*TASK TO COMPLETE*:
Please print out every entry below, verbatim.

Stored data
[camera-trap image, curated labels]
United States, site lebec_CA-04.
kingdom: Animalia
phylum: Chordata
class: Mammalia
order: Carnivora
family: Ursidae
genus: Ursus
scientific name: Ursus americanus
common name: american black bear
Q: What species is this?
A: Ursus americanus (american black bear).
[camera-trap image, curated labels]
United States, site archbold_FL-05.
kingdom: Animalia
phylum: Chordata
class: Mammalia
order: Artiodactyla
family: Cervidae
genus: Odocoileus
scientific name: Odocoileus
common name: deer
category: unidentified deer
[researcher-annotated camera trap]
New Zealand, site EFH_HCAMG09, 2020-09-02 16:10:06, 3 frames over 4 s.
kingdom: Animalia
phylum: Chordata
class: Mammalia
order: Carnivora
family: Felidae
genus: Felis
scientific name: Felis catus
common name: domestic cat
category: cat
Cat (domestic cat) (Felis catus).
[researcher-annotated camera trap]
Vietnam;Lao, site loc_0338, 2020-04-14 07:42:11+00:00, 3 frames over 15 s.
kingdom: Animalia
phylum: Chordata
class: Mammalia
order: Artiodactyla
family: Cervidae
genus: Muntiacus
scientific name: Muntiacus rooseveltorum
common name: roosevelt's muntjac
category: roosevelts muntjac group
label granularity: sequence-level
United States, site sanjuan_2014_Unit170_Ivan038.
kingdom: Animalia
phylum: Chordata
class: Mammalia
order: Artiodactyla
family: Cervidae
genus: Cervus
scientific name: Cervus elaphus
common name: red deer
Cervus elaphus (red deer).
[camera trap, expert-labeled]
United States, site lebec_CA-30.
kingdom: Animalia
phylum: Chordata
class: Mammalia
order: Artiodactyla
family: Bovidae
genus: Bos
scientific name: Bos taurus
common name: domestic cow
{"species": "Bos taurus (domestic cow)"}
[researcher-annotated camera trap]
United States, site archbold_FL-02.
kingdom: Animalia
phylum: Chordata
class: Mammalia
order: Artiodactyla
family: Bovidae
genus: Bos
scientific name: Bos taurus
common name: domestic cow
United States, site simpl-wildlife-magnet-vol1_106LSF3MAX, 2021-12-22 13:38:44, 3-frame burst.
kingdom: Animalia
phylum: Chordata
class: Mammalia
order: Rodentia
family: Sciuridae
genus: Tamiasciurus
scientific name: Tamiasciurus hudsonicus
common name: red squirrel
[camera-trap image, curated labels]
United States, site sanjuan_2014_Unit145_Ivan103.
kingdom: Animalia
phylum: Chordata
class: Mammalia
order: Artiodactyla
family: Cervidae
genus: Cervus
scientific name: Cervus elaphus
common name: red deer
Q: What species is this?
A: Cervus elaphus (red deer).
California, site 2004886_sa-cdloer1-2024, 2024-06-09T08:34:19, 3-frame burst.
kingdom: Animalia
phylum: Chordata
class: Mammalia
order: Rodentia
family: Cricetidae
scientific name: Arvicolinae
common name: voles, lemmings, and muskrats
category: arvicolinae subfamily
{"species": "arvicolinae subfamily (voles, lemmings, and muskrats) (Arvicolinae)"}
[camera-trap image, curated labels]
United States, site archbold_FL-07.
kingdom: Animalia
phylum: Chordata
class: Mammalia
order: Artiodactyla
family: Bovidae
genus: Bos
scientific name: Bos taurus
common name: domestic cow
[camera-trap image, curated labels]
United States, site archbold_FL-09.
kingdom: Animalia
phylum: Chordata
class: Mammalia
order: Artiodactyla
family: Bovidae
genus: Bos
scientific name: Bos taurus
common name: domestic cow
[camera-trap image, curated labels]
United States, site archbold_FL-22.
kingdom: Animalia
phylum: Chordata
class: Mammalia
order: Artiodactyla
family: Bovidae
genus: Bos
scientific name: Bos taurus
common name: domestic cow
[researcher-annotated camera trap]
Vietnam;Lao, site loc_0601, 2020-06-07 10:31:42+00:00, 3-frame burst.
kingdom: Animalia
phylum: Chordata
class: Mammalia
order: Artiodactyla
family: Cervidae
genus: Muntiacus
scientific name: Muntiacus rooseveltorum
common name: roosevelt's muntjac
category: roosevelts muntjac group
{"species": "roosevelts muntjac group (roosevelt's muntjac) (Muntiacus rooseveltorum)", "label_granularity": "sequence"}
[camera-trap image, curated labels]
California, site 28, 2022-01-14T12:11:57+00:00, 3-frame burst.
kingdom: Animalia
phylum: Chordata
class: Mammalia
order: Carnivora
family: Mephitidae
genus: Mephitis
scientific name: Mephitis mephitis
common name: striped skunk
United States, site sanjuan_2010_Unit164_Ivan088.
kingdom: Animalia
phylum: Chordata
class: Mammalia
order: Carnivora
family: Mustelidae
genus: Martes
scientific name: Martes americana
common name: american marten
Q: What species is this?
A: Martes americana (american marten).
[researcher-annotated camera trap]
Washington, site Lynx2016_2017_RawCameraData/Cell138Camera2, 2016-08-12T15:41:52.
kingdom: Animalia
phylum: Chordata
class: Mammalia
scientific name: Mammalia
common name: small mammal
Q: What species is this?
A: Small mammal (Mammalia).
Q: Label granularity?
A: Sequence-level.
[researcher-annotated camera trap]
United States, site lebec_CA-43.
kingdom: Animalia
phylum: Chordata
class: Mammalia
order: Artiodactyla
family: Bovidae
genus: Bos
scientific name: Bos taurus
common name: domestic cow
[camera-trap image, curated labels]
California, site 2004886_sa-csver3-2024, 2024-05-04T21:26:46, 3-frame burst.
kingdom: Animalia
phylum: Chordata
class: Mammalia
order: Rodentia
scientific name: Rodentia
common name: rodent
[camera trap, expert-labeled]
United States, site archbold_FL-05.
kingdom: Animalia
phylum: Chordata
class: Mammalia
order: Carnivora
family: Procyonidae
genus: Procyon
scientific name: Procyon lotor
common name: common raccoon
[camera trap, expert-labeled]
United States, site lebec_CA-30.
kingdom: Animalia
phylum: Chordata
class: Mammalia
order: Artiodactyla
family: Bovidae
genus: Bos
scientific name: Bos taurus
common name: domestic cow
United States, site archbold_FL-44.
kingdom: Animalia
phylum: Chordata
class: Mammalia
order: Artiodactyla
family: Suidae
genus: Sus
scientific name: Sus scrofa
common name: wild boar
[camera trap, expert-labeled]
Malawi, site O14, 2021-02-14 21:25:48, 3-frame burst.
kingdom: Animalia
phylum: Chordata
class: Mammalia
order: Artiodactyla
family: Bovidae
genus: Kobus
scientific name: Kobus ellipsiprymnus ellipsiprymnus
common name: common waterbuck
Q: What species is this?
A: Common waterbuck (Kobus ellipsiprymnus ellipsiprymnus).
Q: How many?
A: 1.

*REPLY*:
[camera-trap image, curated labels]
United States, site lebec_CA-04.
kingdom: Animalia
phylum: Chordata
class: Mammalia
order: Carnivora
family: Ursidae
genus: Ursus
scientific name: Ursus americanus
common name: american black bear
Q: What species is this?
A: Ursus americanus (american black bear).
[camera-trap image, curated labels]
United States, site archbold_FL-05.
kingdom: Animalia
phylum: Chordata
class: Mammalia
order: Artiodactyla
family: Cervidae
genus: Odocoileus
scientific name: Odocoileus
common name: deer
category: unidentified deer
[researcher-annotated camera trap]
New Zealand, site EFH_HCAMG09, 2020-09-02 16:10:06, 3 frames over 4 s.
kingdom: Animalia
phylum: Chordata
class: Mammalia
order: Carnivora
family: Felidae
genus: Felis
scientific name: Felis catus
common name: domestic cat
category: cat
Cat (domestic cat) (Felis catus).
[researcher-annotated camera trap]
Vietnam;Lao, site loc_0338, 2020-04-14 07:42:11+00:00, 3 frames over 15 s.
kingdom: Animalia
phylum: Chordata
class: Mammalia
order: Artiodactyla
family: Cervidae
genus: Muntiacus
scientific name: Muntiacus rooseveltorum
common name: roosevelt's muntjac
category: roosevelts muntjac group
label granularity: sequence-level
United States, site sanjuan_2014_Unit170_Ivan038.
kingdom: Animalia
phylum: Chordata
class: Mammalia
order: Artiodactyla
family: Cervidae
genus: Cervus
scientific name: Cervus elaphus
common name: red deer
Cervus elaphus (red deer).
[camera trap, expert-labeled]
United States, site lebec_CA-30.
kingdom: Animalia
phylum: Chordata
class: Mammalia
order: Artiodactyla
family: Bovidae
genus: Bos
scientific name: Bos taurus
common name: domestic cow
{"species": "Bos taurus (domestic cow)"}
[researcher-annotated camera trap]
United States, site archbold_FL-02.
kingdom: Animalia
phylum: Chordata
class: Mammalia
order: Artiodactyla
family: Bovidae
genus: Bos
scientific name: Bos taurus
common name: domestic cow
United States, site simpl-wildlife-magnet-vol1_106LSF3MAX, 2021-12-22 13:38:44, 3-frame burst.
kingdom: Animalia
phylum: Chordata
class: Mammalia
order: Rodentia
family: Sciuridae
genus: Tamiasciurus
scientific name: Tamiasciurus hudsonicus
common name: red squirrel
[camera-trap image, curated labels]
United States, site sanjuan_2014_Unit145_Ivan103.
kingdom: Animalia
phylum: Chordata
class: Mammalia
order: Artiodactyla
family: Cervidae
genus: Cervus
scientific name: Cervus elaphus
common name: red deer
Q: What species is this?
A: Cervus elaphus (red deer).
California, site 2004886_sa-cdloer1-2024, 2024-06-09T08:34:19, 3-frame burst.
kingdom: Animalia
phylum: Chordata
class: Mammalia
order: Rodentia
family: Cricetidae
scientific name: Arvicolinae
common name: voles, lemmings, and muskrats
category: arvicolinae subfamily
{"species": "arvicolinae subfamily (voles, lemmings, and muskrats) (Arvicolinae)"}
[camera-trap image, curated labels]
United States, site archbold_FL-07.
kingdom: Animalia
phylum: Chordata
class: Mammalia
order: Artiodactyla
family: Bovidae
genus: Bos
scientific name: Bos taurus
common name: domestic cow
[camera-trap image, curated labels]
United States, site archbold_FL-09.
kingdom: Animalia
phylum: Chordata
class: Mammalia
order: Artiodactyla
family: Bovidae
genus: Bos
scientific name: Bos taurus
common name: domestic cow
[camera-trap image, curated labels]
United States, site archbold_FL-22.
kingdom: Animalia
phylum: Chordata
class: Mammalia
order: Artiodactyla
family: Bovidae
genus: Bos
scientific name: Bos taurus
common name: domestic cow
[researcher-annotated camera trap]
Vietnam;Lao, site loc_0601, 2020-06-07 10:31:42+00:00, 3-frame burst.
kingdom: Animalia
phylum: Chordata
class: Mammalia
order: Artiodactyla
family: Cervidae
genus: Muntiacus
scientific name: Muntiacus rooseveltorum
common name: roosevelt's muntjac
category: roosevelts muntjac group
{"species": "roosevelts muntjac group (roosevelt's muntjac) (Muntiacus rooseveltorum)", "label_granularity": "sequence"}
[camera-trap image, curated labels]
California, site 28, 2022-01-14T12:11:57+00:00, 3-frame burst.
kingdom: Animalia
phylum: Chordata
class: Mammalia
order: Carnivora
family: Mephitidae
genus: Mephitis
scientific name: Mephitis mephitis
common name: striped skunk
United States, site sanjuan_2010_Unit164_Ivan088.
kingdom: Animalia
phylum: Chordata
class: Mammalia
order: Carnivora
family: Mustelidae
genus: Martes
scientific name: Martes americana
common name: american marten
Q: What species is this?
A: Martes americana (american marten).
[researcher-annotated camera trap]
Washington, site Lynx2016_2017_RawCameraData/Cell138Camera2, 2016-08-12T15:41:52.
kingdom: Animalia
phylum: Chordata
class: Mammalia
scientific name: Mammalia
common name: small mammal
Q: What species is this?
A: Small mammal (Mammalia).
Q: Label granularity?
A: Sequence-level.
[researcher-annotated camera trap]
United States, site lebec_CA-43.
kingdom: Animalia
phylum: Chordata
class: Mammalia
order: Artiodactyla
family: Bovidae
genus: Bos
scientific name: Bos taurus
common name: domestic cow
[camera-trap image, curated labels]
California, site 2004886_sa-csver3-2024, 2024-05-04T21:26:46, 3-frame burst.
kingdom: Animalia
phylum: Chordata
class: Mammalia
order: Rodentia
scientific name: Rodentia
common name: rodent
[camera trap, expert-labeled]
United States, site archbold_FL-05.
kingdom: Animalia
phylum: Chordata
class: Mammalia
order: Carnivora
family: Procyonidae
genus: Procyon
scientific name: Procyon lotor
common name: common raccoon
[camera trap, expert-labeled]
United States, site lebec_CA-30.
kingdom: Animalia
phylum: Chordata
class: Mammalia
order: Artiodactyla
family: Bovidae
genus: Bos
scientific name: Bos taurus
common name: domestic cow
United States, site archbold_FL-44.
kingdom: Animalia
phylum: Chordata
class: Mammalia
order: Artiodactyla
family: Suidae
genus: Sus
scientific name: Sus scrofa
common name: wild boar
[camera trap, expert-labeled]
Malawi, site O14, 2021-02-14 21:25:48, 3-frame burst.
kingdom: Animalia
phylum: Chordata
class: Mammalia
order: Artiodactyla
family: Bovidae
genus: Kobus
scientific name: Kobus ellipsiprymnus ellipsiprymnus
common name: common waterbuck
Q: What species is this?
A: Common waterbuck (Kobus ellipsiprymnus ellipsiprymnus).
Q: How many?
A: 1.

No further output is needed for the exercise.